Our working project title for the current project is "Slide View". Why? Because we could see Moosehide slide from the front of the property... sound a little over simplistic and unimaginative? Thats why we're saying it is a working title, in case we come up with something better in a flash of inspiration. But it seems pretty fitting right now.
The project is a slow burn, the economic impact of COVID-19 can't be understated. The tourism sector has been hit pretty hard again as the "second wave" started to take a hold on Canada. So we have cut back on the renovation spend right now and everything is being done in our collective spare time.
This project aims to produce a single family dwelling with the option of having a rental suite. The decision for this was made in an effort to provide more accommodation in town that could be offered at an affordable rate and also to support a new home owner to be able to afford their own bills a little easier by having a supplemental income. We have played with multiple layout designs for the project (we'll keep the suspense going win the final layout for now) but all of them require the internal structures to be completely removed so that we have a blank canvas to work with. It also allows us easier access to the outer walls of the house and ceiling so that we can beef up the insulation, improve the air tightness, install new quad pane windows, modernise the electrics and plumbing to meet the needs of the building for the future and help the building exceed current building code requirements.
And with a little help from our friends who were bored on a couple of the colder winter days, this is where we are at. The final internal walls to be removed are the current bathroom and then shortly after that we will be extracting the bathroom and kitchen hardware and trying to find them a new home.

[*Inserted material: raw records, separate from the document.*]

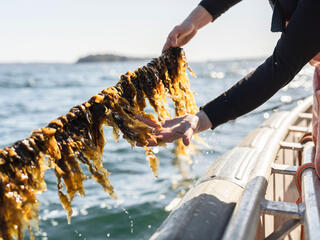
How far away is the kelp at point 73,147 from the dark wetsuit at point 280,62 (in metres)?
0.45

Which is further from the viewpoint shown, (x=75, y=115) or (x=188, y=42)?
(x=188, y=42)

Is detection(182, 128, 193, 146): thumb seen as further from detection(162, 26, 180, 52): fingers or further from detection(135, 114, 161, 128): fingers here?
detection(162, 26, 180, 52): fingers

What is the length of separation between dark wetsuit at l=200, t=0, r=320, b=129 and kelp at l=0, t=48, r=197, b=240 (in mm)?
446

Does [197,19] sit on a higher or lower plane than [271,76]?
higher

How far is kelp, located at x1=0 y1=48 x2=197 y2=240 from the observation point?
1598 millimetres

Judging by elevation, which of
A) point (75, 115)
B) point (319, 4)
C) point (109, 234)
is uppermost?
point (319, 4)

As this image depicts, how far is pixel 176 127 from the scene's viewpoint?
6.50 feet

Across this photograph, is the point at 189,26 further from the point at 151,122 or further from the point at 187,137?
the point at 187,137

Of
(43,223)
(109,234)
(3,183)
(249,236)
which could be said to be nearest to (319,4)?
(249,236)

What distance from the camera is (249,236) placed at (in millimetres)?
1604

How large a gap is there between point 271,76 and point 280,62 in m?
0.09

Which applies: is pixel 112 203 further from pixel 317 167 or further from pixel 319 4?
pixel 319 4

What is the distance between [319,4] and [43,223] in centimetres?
464

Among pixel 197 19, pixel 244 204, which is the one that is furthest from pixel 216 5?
pixel 244 204
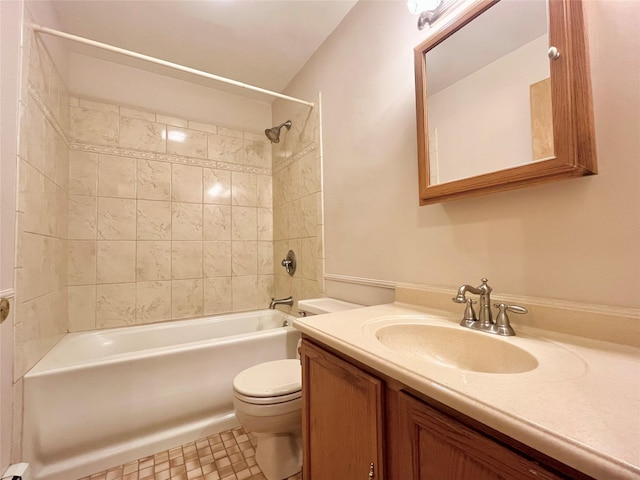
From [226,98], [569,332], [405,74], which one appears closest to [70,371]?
[569,332]

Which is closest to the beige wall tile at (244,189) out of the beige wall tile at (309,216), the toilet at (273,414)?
the beige wall tile at (309,216)

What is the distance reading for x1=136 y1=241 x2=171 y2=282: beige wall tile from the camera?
214 cm

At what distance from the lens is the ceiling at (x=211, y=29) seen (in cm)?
162

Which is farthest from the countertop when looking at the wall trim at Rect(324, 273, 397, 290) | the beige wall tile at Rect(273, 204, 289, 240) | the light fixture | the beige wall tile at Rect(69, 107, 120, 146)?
the beige wall tile at Rect(69, 107, 120, 146)

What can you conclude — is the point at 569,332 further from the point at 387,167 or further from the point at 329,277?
the point at 329,277

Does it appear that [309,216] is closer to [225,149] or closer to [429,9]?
[225,149]

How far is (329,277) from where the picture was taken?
1834mm

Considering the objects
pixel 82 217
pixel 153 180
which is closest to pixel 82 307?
pixel 82 217

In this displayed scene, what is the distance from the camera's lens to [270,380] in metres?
1.34

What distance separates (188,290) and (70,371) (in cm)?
102

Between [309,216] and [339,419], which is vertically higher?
[309,216]

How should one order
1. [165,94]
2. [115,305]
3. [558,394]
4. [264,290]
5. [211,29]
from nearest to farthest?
[558,394]
[211,29]
[115,305]
[165,94]
[264,290]

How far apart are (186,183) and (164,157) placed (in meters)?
0.26

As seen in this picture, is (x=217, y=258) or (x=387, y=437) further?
(x=217, y=258)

So far, the only thing that we have had to take to landfill are the drywall panels because we count find a way to reuse them due to varying degrees of damage. Sadly, while drywall is completely recyclable and can be turned into other gypsum products, this isn't available in Yukon and the environmental cost of shipping it to a recycling facility in the provinces would have been more environmentally damaging. However the impact of toxic gas release from drywall in landfill (because of the anaerobic environment) is concerning to us. This is one of those instances where we were forced to make a decision we really didn't like because of the options available to us. But understanding the problem of drywall disposal a little better has given us some ideas about future reuse. One those reuse ideas is in compost. The University of Alberta, in 2015, demonstrated better outcomes for planting in composts enriched with gypsum from drywall recycling. Their study even demonstrated soil that was devoid of nutrients and unusable being brought back to life.
Throughout the project we will continue to challenge ourselves to meet significant reductions in waste to landfill from construction. But the logistics of being in a remote community do make it challenging. We are hoping our experience and research can be used to positively impact policy change within our own municipal/territorial waste management services.